• SET EXERCISE: Quote the rows below word for word, starting with the line that contains "In the photograph, does" and continuing through the last row.

• TASK DATA:

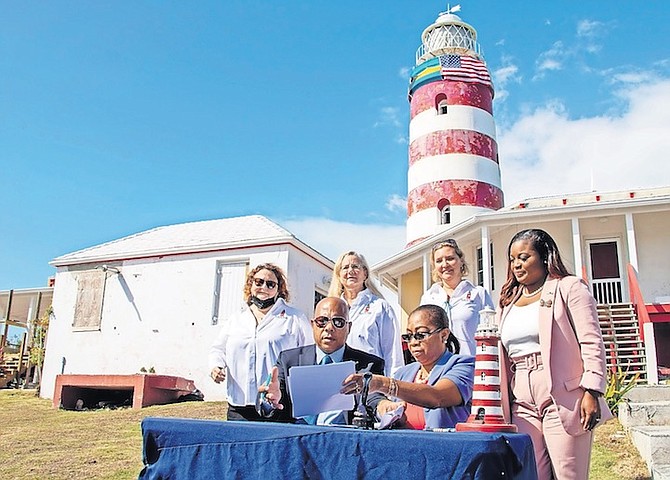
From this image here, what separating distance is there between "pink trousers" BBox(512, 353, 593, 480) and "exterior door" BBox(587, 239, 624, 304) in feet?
38.4

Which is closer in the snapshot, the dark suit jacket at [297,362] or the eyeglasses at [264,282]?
the dark suit jacket at [297,362]

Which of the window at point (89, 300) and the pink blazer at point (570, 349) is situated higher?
the window at point (89, 300)

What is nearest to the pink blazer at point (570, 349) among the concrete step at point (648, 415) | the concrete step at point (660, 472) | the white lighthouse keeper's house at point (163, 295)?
the concrete step at point (660, 472)

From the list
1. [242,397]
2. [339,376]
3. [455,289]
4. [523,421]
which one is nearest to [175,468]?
[339,376]

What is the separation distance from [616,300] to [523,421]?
12.1m

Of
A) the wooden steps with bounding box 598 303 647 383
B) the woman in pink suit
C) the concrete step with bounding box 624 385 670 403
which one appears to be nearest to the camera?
the woman in pink suit

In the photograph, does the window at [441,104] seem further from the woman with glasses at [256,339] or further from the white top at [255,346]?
the white top at [255,346]

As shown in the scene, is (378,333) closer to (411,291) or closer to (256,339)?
(256,339)

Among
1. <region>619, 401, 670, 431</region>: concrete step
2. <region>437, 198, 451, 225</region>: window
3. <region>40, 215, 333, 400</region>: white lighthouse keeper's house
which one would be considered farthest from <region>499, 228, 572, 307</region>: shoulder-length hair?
<region>437, 198, 451, 225</region>: window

• TASK RESPONSE:
In the photograph, does the window at [441,104] seem further from the woman with glasses at [256,339] or further from the white top at [255,346]?
the white top at [255,346]

As shown in the scene, is (378,333) closer to (411,291) or closer to (256,339)?
(256,339)

Among
1. <region>619, 401, 670, 431</region>: concrete step
2. <region>437, 198, 451, 225</region>: window
3. <region>40, 215, 333, 400</region>: white lighthouse keeper's house
which one would be considered farthest from <region>499, 228, 572, 307</region>: shoulder-length hair?
<region>437, 198, 451, 225</region>: window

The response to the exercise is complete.